Aim of the exercise => The required result is an exact copy of the lines beginning at the line that contains "order: Diprotodontia" and ending at the last line of the material below.

Raw data =>
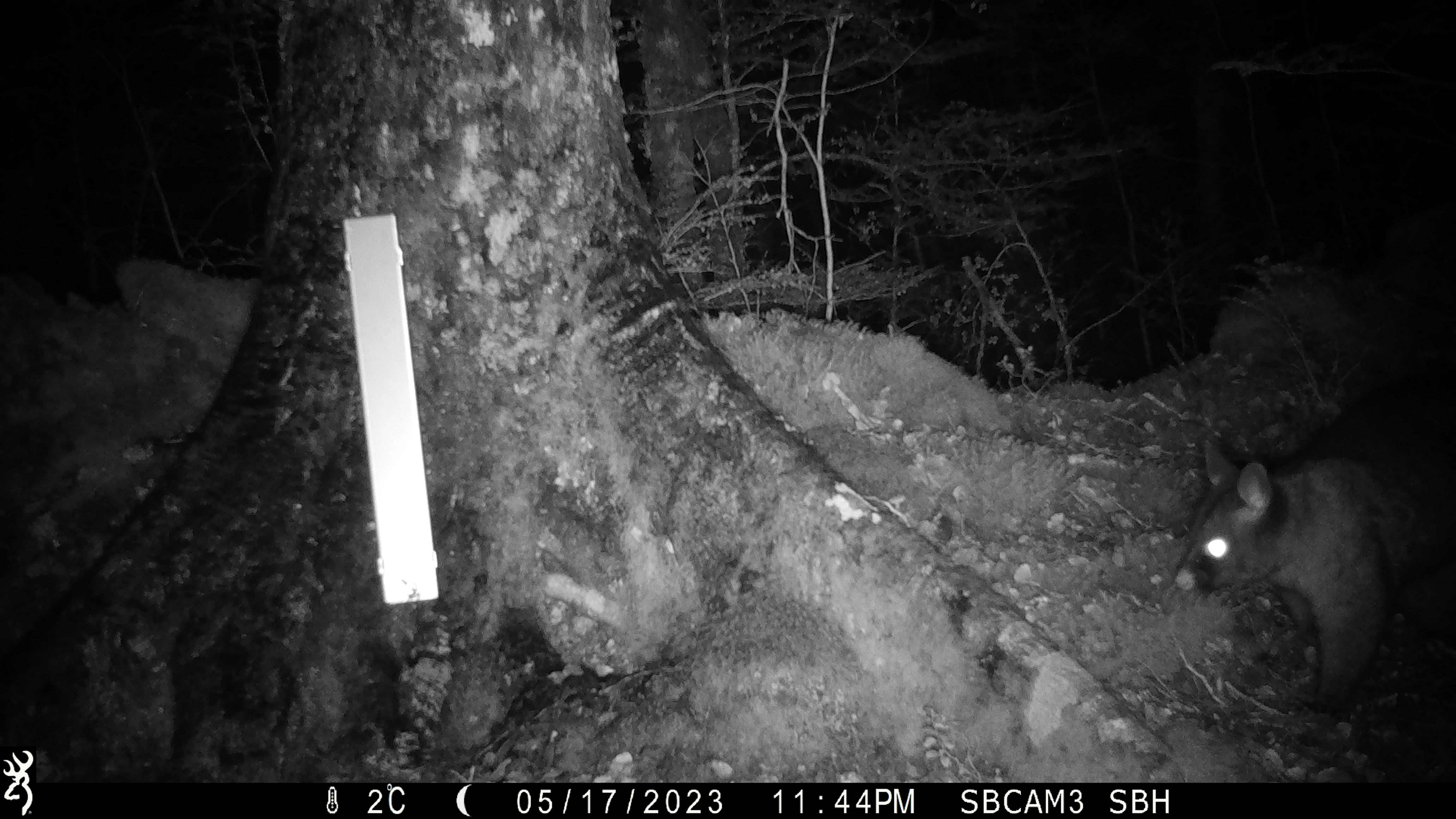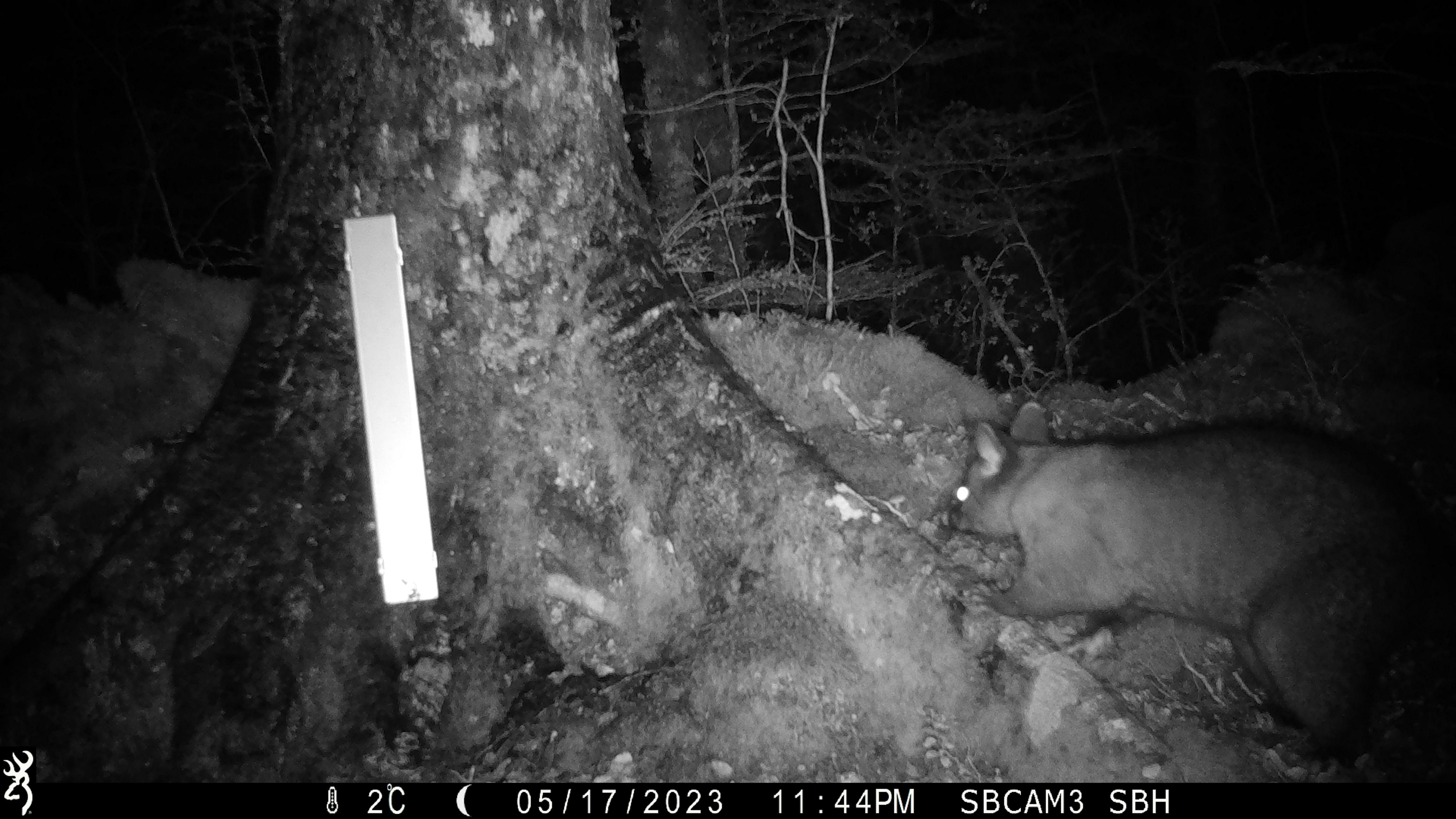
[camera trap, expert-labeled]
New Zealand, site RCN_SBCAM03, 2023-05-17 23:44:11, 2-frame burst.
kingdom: Animalia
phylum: Chordata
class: Mammalia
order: Diprotodontia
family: Phalangeridae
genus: Trichosurus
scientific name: Trichosurus vulpecula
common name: common brushtail possum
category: possum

Written response =>
order: Diprotodontia
family: Phalangeridae
genus: Trichosurus
scientific name: Trichosurus vulpecula
common name: common brushtail possum
category: possum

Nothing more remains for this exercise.